上述のように、この発明の被覆工具は、各種の鋼、ステンレス鋼および鋳鉄などの通常の条件でのターニングまたはミーリング加工は勿論のこと、特に、大きな衝撃的・機械的負荷が加わる高速断続切削条件でも、すぐれた耐チッピング性を示し、長期に亘ってすぐれた切削性能を発揮するものであるから、切削装置の高性能化ならびに切削加工の省力化および省エネ化、さらに低コスト化に十分満足に対応できるものである。

Claims (3)

  1. 炭化タングステン基超硬合金または炭窒化チタン基サーメットで構成された工具基体の表面に硬質被覆層が被覆された表面被覆切削工具において、硬質被覆層として、少なくとも、一層平均層厚が0.5〜5μmのアルミニウムとクロムの複合酸化物層と、一層平均層厚が0.05〜0.5μmのチタンとクロムの炭酸化物層および/または炭窒酸化物層とが交互に積層された合計平均層厚が2〜15μmの交互積層を備えることを特徴とする、すぐれた耐チッピング性を発揮する表面被覆切削工具。

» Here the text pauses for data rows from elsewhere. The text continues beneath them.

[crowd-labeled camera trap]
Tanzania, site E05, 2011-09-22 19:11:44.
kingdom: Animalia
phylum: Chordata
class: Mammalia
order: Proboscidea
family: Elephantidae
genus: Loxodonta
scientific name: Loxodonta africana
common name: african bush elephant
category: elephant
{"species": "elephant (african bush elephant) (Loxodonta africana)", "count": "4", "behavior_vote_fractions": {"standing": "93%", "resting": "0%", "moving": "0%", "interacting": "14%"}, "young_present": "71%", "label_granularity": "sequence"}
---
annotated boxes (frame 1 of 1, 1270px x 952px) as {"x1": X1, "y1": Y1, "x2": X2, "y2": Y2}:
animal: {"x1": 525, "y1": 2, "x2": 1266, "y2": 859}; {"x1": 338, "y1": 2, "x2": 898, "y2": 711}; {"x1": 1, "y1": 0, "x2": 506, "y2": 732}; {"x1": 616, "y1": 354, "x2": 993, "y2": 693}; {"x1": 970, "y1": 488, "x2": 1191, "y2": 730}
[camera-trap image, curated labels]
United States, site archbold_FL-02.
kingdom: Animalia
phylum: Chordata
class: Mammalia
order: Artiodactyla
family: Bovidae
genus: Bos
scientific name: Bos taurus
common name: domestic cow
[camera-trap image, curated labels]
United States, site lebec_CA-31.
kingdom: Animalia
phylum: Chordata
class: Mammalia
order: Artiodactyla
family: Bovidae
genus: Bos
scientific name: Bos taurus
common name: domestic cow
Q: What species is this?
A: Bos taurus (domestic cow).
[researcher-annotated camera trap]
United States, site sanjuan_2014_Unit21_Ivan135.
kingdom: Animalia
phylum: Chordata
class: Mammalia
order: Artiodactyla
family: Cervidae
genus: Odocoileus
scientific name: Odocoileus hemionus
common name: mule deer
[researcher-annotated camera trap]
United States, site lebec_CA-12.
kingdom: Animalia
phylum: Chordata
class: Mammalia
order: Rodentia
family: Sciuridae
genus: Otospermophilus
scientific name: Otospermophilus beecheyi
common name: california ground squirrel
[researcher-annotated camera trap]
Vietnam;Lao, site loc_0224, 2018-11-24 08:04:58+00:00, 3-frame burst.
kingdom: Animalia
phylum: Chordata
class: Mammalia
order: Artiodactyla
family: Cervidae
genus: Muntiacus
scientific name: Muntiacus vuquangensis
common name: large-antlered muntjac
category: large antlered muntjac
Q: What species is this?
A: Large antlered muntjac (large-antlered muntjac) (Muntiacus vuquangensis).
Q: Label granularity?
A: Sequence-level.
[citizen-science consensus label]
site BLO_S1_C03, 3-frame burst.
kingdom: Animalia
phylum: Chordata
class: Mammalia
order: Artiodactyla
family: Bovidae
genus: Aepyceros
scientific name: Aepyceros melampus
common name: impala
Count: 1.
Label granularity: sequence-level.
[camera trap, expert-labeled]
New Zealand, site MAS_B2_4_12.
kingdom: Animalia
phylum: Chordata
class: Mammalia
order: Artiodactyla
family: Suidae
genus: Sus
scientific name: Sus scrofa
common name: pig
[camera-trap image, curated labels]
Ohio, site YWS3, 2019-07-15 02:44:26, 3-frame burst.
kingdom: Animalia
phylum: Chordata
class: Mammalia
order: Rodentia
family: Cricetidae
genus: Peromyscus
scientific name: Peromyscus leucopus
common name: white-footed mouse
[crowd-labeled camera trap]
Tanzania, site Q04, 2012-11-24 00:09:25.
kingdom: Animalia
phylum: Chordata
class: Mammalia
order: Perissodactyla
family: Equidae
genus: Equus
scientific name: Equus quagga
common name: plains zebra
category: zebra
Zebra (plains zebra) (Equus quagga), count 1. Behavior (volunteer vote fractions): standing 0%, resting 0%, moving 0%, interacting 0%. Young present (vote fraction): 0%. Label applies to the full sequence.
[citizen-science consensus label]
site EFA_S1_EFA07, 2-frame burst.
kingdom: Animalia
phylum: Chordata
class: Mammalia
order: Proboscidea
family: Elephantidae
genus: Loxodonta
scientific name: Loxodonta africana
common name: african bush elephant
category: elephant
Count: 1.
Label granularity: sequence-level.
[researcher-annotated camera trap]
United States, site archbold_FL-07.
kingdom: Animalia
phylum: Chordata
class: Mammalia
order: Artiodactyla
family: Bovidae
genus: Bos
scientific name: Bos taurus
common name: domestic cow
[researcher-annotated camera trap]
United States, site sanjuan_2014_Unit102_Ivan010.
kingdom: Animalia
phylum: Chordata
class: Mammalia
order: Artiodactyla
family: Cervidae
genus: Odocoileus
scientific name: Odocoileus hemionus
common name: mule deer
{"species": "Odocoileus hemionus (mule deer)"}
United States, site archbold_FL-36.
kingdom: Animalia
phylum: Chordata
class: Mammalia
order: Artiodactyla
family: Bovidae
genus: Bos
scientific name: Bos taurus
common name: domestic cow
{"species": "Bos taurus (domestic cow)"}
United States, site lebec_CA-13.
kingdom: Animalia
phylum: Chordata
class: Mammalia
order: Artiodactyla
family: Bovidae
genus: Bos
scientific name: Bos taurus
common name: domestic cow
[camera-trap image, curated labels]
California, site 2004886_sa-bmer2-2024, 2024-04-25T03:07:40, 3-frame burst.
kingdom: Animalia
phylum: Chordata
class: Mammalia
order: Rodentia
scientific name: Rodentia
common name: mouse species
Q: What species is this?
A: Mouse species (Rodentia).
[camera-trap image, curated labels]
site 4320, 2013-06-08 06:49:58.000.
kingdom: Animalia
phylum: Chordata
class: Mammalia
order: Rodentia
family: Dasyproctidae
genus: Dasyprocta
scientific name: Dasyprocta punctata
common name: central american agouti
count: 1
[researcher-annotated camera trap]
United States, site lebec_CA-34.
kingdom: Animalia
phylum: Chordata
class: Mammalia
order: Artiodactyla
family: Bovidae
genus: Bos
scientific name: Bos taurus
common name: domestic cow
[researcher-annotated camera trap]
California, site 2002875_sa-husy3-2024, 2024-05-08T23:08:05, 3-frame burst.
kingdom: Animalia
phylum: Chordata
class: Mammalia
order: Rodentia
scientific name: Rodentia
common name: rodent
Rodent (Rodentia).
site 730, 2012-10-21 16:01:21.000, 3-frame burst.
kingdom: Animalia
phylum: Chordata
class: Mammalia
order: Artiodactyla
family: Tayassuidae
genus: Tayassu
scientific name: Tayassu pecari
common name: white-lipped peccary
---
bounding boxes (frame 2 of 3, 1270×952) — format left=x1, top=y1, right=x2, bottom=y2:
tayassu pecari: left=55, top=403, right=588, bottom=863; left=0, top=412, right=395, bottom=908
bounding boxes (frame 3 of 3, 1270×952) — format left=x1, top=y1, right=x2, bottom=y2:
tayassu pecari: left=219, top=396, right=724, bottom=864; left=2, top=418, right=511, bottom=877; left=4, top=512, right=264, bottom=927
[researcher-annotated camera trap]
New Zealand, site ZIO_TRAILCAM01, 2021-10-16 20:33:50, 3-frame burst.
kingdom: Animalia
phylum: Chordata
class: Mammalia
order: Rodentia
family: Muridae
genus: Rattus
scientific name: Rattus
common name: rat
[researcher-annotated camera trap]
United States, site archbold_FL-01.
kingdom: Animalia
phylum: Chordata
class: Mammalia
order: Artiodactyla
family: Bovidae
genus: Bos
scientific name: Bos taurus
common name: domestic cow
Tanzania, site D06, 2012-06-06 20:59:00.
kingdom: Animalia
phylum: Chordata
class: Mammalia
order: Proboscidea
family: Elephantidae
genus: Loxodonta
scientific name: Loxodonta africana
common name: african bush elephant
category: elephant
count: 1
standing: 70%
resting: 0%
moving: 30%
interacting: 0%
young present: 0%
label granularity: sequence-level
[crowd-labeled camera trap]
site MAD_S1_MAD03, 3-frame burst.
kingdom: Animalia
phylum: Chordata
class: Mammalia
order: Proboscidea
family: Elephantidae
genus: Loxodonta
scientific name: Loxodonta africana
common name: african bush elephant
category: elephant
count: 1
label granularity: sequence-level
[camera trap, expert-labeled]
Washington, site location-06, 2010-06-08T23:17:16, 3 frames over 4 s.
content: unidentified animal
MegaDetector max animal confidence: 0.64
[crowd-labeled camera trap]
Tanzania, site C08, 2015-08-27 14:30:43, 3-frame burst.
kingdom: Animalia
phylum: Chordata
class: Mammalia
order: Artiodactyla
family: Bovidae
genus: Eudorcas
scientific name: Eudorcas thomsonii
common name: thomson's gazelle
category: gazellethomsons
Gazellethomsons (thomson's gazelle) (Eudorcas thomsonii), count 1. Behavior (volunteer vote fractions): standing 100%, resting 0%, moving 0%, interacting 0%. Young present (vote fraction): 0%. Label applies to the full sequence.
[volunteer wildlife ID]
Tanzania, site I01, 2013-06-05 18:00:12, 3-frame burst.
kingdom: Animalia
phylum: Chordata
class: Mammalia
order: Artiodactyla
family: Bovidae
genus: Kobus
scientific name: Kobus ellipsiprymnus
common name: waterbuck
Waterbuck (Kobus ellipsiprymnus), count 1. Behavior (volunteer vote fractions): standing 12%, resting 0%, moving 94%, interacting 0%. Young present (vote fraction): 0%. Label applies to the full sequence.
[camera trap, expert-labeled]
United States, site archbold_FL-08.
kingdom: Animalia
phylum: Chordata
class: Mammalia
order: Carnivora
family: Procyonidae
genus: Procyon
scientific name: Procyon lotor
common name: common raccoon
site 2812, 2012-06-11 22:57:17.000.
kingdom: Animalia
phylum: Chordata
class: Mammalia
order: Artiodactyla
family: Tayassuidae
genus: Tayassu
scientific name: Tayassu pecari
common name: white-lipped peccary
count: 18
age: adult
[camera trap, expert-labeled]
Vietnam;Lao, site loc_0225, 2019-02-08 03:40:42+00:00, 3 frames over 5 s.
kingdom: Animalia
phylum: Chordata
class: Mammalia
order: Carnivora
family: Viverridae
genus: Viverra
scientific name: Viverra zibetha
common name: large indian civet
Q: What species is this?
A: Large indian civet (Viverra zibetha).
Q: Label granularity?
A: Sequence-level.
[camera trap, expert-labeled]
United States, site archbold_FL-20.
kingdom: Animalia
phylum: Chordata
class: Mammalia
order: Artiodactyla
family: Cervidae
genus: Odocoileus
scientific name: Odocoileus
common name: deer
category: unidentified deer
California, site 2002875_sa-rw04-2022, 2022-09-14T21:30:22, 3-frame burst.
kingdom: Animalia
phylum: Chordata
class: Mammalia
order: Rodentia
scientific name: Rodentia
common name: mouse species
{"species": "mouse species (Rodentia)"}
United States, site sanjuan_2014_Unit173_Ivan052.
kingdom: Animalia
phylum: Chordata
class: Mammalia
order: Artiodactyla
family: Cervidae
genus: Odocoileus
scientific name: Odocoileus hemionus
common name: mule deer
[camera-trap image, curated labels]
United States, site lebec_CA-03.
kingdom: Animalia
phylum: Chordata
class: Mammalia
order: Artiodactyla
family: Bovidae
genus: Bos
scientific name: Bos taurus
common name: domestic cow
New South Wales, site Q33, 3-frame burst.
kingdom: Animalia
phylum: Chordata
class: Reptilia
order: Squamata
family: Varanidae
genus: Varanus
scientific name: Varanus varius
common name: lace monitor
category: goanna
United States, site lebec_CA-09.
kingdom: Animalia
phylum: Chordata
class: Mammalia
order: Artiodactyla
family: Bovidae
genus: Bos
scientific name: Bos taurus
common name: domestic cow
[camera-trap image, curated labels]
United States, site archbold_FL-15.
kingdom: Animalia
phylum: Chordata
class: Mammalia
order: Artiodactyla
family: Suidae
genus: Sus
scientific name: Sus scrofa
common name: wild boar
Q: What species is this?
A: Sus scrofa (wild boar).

  2. 請求項1記載の表面被覆切削工具において、工具基体表面と上記交互積層との間に、2〜15μmの合計平均層厚を有し、かつ、炭化チタン層、窒化チタン層、炭窒化チタン層のうちから選ばれる1層または2層以上のTi系化合物層からなる下部層を介在させたことを特徴とする、請求項1記載の表面被覆切削工具。
  3. 請求項2記載の表面被覆切削工具において、上記下部層と上記交互積層との間に、0.2〜1μmの合計平均層厚を有し、かつ、炭酸化チタン層、窒酸化チタン層および炭窒酸化チタン層のうちから選ばれる1層または2層以上の中間層を介在形成したことを特徴とする、請求項2記載の表面被覆切削工具。